EXTRACT TO READ:
* START *

And I had this thought, so maybe somebody can chime in with your theory. What if the Earth was half a sphere, leaving one side totally flat? When you got to the edge, would you just fall off? If so, where would you fall since there would be no “bottom”. Would you just continue falling down into space? Would gravity be the same regardless so you would just continue walking along the edge not feeling anything different than usual?
While the same meteor shower is occurring this weeked, that article is from 2004. It peaks tomorrow night through Monday morning though you should still be able to see meteors tonight.
Got to love those “good” meteors. They’re so much nicer and tend to miss your house and car!
As for your question, if you suddenly took away half of the world, the other half would kind of crumble, the atmosphere would be a mess, and there probably wouldn’t be any human survivors. If any air remained after a day or two, the climate would be destroyed, and our orbit (assuming the other half of the world disappeared) would take us out toward Mars and who-knows-where (a physics student). It would get very cold!
If you want to assume an Earth made out of something that would hold its shape, we would simply lose our atmosphere. It would basically suck in either example, especially if you’re from the “other” half of the world!
I’m not sure if I’m falling for one of those old freshman physics debates here, but I’ll share my thoughts on Terry’s gravity question:
Gravity will work no matter what the shape of the earth is. For the spherical earth we’re familiar with the lines of gravity are pretty much uniform all around the sphere, all pointing straight into the surface at a 90 degree angle. For the half sphere, (hemisphere), the center of gravity is shifted closer to one side of the spherical half, and the gravity lines near the edges of the flat side will point to the surface at a sharp angle. This results in the humans trying to walk there to lean at the same angle to keep their body in line with the force of gravity. No one would fall off. Living near the edges would just be really weird until we got used to it.
Perhaps more interesting: what would the effects be on atmospherics, weather, climate, etc? Would the word “atmosphere” still apply to the air mass that clings to such a planet?
Of course in real life if we removed half the earth like this the remaining half would crumble under the force of gravity and try to form a new smaller sphere. The actual result would likely be a big mess for those of us living there at the time.
(ooops, posted almost simultaneously with John Foss’ answer)
Here is my gravity question… If somebody drilled a straight hole the went all the way through the earth passing through the exact center and out the other side, what would happen if you jumped into it? (assuming that the hole stayed there and the earth didn’t crush it or anything…)
Would you just stop in mid air when you go to the very center?
Would you pass the center and start going up(away from the center) until gravity pulled you back down and past the center again, so that you would keep going back and forth until you lost your momentum? (like a bouncing ball)
My guess is that you would be going so fast you would go a little bit past center of gravity and gradually slow down granted the lave molten metal didn’t kill you or something else.
discarding the fact that it would pull itself back together, the “center of gravity” would be somewhere in the middle of the semi-sphere so it would feel weird at the edges but around the ceter of the flat would be no difference
Actually… if you could do it perfectly, you could end up at the center of that hole you dug with no way to get to the edges… I think tho that you would be pulled on equally from all the mass around you, not pushed into the center of gravity.

* END *

MATERIAL SHOWN:
* START *

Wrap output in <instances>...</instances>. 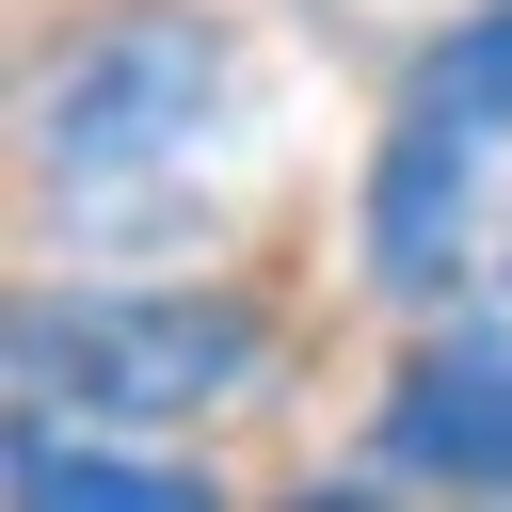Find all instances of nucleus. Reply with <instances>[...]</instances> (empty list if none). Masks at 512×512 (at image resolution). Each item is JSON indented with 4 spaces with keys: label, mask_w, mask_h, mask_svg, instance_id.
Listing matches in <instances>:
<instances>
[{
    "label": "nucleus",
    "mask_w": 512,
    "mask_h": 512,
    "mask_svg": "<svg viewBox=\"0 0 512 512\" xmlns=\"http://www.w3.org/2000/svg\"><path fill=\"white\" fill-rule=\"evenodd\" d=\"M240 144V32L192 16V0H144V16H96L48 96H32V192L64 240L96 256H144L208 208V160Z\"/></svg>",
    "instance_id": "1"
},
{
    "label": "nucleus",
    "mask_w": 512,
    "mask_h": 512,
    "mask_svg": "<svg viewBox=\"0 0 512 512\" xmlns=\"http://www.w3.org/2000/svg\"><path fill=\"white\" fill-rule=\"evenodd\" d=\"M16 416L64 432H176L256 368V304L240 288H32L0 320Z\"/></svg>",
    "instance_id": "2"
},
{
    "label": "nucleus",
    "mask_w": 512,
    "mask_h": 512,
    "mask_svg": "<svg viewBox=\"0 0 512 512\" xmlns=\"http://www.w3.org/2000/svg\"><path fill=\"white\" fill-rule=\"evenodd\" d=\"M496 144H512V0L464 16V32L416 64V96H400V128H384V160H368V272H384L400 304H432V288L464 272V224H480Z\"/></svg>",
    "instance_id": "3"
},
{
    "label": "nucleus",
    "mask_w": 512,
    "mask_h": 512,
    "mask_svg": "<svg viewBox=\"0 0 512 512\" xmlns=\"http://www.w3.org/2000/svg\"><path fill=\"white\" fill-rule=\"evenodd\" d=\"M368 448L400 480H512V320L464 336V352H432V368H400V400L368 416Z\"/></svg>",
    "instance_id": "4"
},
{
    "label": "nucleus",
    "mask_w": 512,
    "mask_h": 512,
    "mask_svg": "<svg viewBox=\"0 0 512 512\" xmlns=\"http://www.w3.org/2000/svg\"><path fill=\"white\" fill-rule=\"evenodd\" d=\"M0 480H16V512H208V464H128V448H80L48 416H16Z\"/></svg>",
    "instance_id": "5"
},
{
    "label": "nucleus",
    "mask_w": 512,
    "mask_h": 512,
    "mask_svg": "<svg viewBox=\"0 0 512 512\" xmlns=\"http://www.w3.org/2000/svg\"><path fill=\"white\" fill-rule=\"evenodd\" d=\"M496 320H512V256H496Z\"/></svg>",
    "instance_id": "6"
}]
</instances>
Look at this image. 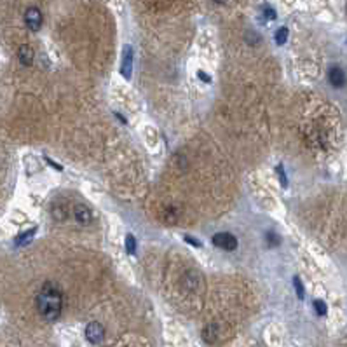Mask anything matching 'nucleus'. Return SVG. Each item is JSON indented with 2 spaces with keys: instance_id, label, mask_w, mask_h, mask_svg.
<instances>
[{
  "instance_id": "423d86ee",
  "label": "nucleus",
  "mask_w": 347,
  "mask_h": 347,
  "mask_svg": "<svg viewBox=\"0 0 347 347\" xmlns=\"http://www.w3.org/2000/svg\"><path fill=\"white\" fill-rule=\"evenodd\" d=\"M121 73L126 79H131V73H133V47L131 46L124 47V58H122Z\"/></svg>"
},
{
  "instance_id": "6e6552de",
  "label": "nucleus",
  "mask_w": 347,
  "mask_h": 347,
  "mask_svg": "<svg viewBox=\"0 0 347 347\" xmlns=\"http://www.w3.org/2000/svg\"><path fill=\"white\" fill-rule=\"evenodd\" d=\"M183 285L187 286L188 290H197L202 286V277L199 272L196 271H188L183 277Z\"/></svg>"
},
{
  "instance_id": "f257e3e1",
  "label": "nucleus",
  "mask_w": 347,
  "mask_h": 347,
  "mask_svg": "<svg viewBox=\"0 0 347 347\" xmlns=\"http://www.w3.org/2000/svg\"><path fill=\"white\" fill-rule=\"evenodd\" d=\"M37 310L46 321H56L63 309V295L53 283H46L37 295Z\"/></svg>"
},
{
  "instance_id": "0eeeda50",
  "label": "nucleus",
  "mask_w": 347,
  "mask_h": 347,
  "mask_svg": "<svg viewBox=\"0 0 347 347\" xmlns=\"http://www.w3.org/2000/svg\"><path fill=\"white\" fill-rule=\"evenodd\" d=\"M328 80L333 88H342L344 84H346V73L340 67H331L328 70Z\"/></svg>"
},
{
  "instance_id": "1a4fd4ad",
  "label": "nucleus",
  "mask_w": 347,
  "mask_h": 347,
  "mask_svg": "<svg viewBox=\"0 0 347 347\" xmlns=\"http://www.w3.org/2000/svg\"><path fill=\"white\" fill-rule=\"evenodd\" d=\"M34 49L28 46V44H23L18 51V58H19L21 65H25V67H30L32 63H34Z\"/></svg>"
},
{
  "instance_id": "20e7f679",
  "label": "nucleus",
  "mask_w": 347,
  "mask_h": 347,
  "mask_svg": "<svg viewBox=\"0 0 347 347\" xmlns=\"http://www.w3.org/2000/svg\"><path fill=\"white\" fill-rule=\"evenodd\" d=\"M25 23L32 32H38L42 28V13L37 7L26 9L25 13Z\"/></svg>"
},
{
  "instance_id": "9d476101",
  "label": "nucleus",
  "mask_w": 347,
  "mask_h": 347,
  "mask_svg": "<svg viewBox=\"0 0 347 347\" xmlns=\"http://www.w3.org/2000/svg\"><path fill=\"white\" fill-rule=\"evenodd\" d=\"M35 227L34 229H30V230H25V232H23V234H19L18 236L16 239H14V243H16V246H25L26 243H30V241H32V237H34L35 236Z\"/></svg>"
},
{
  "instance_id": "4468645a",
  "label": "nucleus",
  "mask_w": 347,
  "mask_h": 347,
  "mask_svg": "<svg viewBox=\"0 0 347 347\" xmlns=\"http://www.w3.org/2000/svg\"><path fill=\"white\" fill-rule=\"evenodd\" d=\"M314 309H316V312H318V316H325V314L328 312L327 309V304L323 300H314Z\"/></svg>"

* END *

WORK TO COMPLETE:
1. Based on the discussion about a half-sphere Earth, answer yes or no to each statement below, quoting the words of the discussion that decide it: (a) The article mentioned with the meteor shower dates from 2004. (b) On the hemisphere Earth, people near the edges of the flat side would fall off. (c) The meteor shower peaks tomorrow night through Monday morning.
2. Reproduce the discussion about a half-sphere Earth from "Would you pass" to "a bouncing ball)".
3. In the discussion about a half-sphere Earth, list every thing whose effects are asked about in the post beginning "Perhaps more interesting".

FINAL RESULTS:
1.
(a) Yes: "that article is from 2004"
(b) No: "No one would fall off."
(c) Yes: "It peaks tomorrow night through Monday morning"

2.
Would you pass the center and start going up(away from the center) until gravity pulled you back down and past the center again, so that you would keep going back and forth until you lost your momentum? (like a bouncing ball)

3. atmospherics, weather, climate